The shepherd’s whistle pierces the still air and the dogs are let in upon them, to run them here or there. But, the sheep know. The promise always is greener grass beyond the next gate. This has been the way. Always forward.
The shepherd never lies. So the sheep willingly obey. And, from time to time the tender ones are carted off to “somewhere”. No one looks up. The grass is green.
Soon, they will go forward once more, their slow ramble from green bit to green bit temporarily interrupted by the shepherd’s whistle, the little dogs busy at their backs and the frenzied nip at the slackers.
But the grass is always greener there, wherever there may be. The sheep neither know nor care. That the shepherd knows, and that is enough. Did the sheep once know? It is too much to think about.
The grass is always greener after the sheep have gone forward..
And, the way is downhill. Going forward is always easier when the direction is down.
Too late, alas. The cliff. Too late.
One , the last, turns before the plunge into darkness, and sees. There was no grass at all. The dogs smile. The shepherd lied.

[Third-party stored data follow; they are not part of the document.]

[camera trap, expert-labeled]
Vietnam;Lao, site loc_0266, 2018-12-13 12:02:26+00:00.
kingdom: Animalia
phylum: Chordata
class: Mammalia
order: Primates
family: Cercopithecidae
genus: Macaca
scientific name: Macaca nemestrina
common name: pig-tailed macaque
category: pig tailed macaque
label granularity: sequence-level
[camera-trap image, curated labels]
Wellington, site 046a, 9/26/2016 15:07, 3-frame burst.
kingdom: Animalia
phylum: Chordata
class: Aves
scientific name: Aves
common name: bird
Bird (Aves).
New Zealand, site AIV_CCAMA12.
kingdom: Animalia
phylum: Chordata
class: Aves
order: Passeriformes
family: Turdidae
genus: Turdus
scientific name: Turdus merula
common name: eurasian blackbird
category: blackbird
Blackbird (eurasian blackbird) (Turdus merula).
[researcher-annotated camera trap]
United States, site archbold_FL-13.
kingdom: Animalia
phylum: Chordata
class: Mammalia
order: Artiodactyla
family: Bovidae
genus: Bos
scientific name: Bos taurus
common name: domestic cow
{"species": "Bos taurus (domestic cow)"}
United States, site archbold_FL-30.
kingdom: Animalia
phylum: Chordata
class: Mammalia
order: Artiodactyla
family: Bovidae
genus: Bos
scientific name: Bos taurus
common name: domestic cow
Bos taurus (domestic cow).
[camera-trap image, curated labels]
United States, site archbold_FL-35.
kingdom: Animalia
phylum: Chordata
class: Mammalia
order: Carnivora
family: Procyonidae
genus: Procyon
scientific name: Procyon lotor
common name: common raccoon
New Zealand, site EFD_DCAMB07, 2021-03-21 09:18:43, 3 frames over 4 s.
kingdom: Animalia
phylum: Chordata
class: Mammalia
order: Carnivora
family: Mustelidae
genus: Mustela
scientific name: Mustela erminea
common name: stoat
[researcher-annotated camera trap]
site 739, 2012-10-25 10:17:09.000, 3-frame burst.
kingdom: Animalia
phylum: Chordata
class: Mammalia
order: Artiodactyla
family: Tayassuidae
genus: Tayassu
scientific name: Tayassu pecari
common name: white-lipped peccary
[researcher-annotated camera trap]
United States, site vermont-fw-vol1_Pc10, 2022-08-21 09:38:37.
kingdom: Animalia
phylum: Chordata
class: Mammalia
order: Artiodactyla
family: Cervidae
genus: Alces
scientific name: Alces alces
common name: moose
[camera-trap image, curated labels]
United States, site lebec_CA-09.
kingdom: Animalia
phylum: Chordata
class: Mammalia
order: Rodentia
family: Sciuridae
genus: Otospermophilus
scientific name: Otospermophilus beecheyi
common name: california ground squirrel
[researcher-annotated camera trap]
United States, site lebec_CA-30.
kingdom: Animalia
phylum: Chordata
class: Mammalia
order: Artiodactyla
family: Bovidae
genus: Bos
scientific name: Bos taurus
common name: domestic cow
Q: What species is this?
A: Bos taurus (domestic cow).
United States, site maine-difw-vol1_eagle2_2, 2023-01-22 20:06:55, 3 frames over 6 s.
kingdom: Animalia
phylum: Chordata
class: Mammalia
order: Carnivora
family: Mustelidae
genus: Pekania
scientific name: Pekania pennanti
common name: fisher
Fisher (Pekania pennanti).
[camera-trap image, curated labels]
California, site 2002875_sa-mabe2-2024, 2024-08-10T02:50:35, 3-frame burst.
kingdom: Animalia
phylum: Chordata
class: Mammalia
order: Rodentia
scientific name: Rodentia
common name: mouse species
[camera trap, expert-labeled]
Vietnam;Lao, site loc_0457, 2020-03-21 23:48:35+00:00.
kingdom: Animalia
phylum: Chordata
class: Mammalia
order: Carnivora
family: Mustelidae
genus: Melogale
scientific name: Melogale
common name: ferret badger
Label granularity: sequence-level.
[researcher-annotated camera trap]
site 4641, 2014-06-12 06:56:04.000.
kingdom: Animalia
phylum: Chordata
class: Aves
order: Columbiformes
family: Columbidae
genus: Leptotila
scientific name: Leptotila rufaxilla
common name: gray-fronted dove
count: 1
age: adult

But the sheep have been complaisant. They have been willing. They believed, if it can be said that sheep are able to believe. Some few may have even thought they were making a good choice. And why not? Every time they moved it was forward. It was green. It was down.
It was down.
Every change they made was a change to a better place.
Until the cliff.
“We believed unto death,” cry the sheep falling.
Now, I will beat you on the head until it hurts.
From the Catechism of the Catholic Church:
Every word or attitude is forbidden which by flattery, adulation, or complaisance encourages and confirms another in malicious acts and perverse conduct. Adulation is a grave fault if it makes one an accomplice in another’s vices or grave sins. Neither the desire to be of service nor friendship justifies duplicitous speech. Adulation is a venial sin when it only seeks to be agreeable, to avoid evil, to meet a need, or to obtain legitimate advantages.
But, what is it when it leads to debt, weakness and death?
To whom do children in our schools now sing? Whose face appears on our flag? To whom do the sheep-like look for their “things”? Who promises them greener pastures?
How close is the cliff? Can you see its edge?